El último punto capital para definir el fascismo es
su vulgaridad. Suelen ser hombres vulgares quienes toman los principales
papeles en los movimientos fascistas, y la vulgaridad es necesaria para no
discutir con argumentos –basta una mentada–, para despreciar toda actividad
intelectual y para atacar físicamente al enemigo (al diferente). El fascismo
siempre es corriente.
Con todos estos elementos, debería quedarnos claro
que Estados Unidos es un país en el que hay barruntos de resurrección fascista.
Y los grupos de extrema derecha, envalentonados por la elección de Trump,
buscan crear las condiciones de polarización social para armar un movimiento digno
de ese nombre. Tienen la parafernalia, la vulgaridad, la falta de ideas, el
deseo de revanchismo y –piensan– el humus social para crecer.
Pero por fortuna, en EU hay pesos y contrapesos. Los
hay sociales, los hay históricos y también políticos y constitucionales. A fin
de cuentas, y aunque a muchos no les guste, es una nación de inmigrantes.

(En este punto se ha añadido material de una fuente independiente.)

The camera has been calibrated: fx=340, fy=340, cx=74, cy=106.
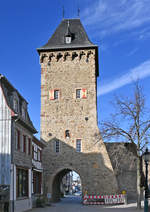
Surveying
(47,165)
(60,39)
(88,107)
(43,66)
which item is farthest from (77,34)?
(47,165)

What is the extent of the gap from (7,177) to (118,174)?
63.5 feet

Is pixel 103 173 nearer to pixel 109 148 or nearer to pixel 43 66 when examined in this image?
pixel 109 148

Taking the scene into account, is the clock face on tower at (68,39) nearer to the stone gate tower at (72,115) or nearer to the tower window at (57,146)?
the stone gate tower at (72,115)

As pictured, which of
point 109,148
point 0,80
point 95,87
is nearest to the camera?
point 0,80

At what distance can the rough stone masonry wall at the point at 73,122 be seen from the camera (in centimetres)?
3269

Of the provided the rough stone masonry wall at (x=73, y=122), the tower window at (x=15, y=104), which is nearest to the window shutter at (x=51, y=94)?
the rough stone masonry wall at (x=73, y=122)

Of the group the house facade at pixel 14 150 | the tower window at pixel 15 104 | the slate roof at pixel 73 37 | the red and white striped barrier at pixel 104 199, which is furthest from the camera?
the slate roof at pixel 73 37

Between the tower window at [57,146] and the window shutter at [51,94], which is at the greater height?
the window shutter at [51,94]

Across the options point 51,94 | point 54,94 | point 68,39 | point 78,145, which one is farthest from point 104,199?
point 68,39

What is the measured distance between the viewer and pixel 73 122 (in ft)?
112

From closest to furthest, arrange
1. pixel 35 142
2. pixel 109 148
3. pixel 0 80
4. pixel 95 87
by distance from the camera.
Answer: pixel 0 80 < pixel 35 142 < pixel 95 87 < pixel 109 148

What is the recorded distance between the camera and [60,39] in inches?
1447

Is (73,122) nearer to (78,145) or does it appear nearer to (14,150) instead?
(78,145)

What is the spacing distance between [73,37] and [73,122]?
9.42 m
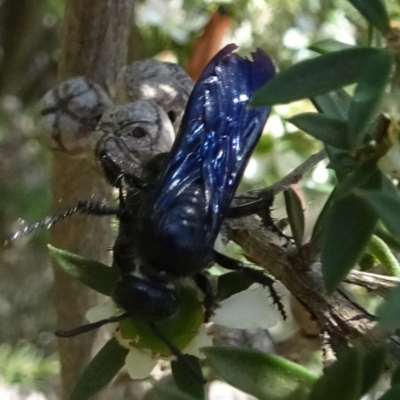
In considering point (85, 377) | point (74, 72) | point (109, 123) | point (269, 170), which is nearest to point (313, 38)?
point (269, 170)

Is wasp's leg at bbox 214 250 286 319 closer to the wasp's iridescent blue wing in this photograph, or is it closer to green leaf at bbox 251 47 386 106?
the wasp's iridescent blue wing

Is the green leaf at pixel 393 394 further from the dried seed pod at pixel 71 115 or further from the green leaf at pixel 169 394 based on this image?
the dried seed pod at pixel 71 115

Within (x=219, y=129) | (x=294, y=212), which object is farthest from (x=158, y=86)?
(x=294, y=212)

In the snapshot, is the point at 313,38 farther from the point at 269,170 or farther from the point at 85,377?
the point at 85,377

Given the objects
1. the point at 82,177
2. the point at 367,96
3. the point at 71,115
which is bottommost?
the point at 82,177

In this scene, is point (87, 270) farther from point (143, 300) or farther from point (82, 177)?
point (82, 177)
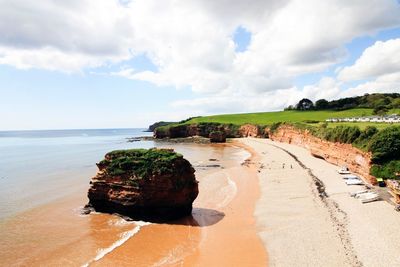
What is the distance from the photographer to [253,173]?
49750 millimetres

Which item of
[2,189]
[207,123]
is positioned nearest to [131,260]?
[2,189]

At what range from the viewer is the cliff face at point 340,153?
38841mm

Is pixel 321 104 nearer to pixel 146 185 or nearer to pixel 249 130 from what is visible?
pixel 249 130

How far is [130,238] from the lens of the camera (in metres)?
24.1

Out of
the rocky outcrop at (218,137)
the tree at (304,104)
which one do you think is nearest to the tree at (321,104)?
the tree at (304,104)

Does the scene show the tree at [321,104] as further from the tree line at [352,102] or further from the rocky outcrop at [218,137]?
the rocky outcrop at [218,137]

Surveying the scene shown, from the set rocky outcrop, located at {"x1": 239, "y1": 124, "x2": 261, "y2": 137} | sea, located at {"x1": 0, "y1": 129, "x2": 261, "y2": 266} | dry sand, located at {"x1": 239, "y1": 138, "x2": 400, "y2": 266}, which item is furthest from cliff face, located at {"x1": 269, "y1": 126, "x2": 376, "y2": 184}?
rocky outcrop, located at {"x1": 239, "y1": 124, "x2": 261, "y2": 137}

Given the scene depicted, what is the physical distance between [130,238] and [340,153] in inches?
1415

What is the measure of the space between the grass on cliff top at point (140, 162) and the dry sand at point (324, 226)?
30.2 ft

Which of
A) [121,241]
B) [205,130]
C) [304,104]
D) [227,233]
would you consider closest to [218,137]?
[205,130]

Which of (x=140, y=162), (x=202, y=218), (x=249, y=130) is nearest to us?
(x=140, y=162)

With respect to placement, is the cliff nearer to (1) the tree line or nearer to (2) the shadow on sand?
(1) the tree line

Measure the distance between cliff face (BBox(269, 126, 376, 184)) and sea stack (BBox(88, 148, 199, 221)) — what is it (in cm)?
2150

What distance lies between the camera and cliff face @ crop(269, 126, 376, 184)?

Esos pesos y contrapesos llegaron, por un día, a pesar más que las
afinidades de Trump. Se vio obligado a condenar el racismo y a llamar a las
cosas por su nombre. A final de cuentas, la provocación de Charlottesville
resultó en una derrota para el neofascismo americano: el presidente Trump tuvo
que rectificar su postura inicial y desmarcarse de los extremistas de derecha,
a quienes él tal vez considera su base más fiel. Y tuvo que hacerlo ante una
andanada de críticas desde los medios, incluso los más conservadores, y de su
propio partido, que todavía tiene a las urnas como guía, y no quiere
desangrarse. Luego volvió a desdecirse, porque su corazón está con los supremacistas blancos.
Una batalla no es lo mismo que una guerra. Y los
fascistas estadunidenses siguen creyendo que el terreno del rencor y de la
revancha está abonado. La serpiente ya salió de su cascarón, y no será sencillo
exterminarla.
Y en otras partes del mundo, con otros disfraces y
otras máscaras, el fascismo corriente, que –si tomamos en cuenta sus
características– está al alza, seguirá intentando infectar las diferentes sociedades.
Será cuestión de estar atentos e impedirlo.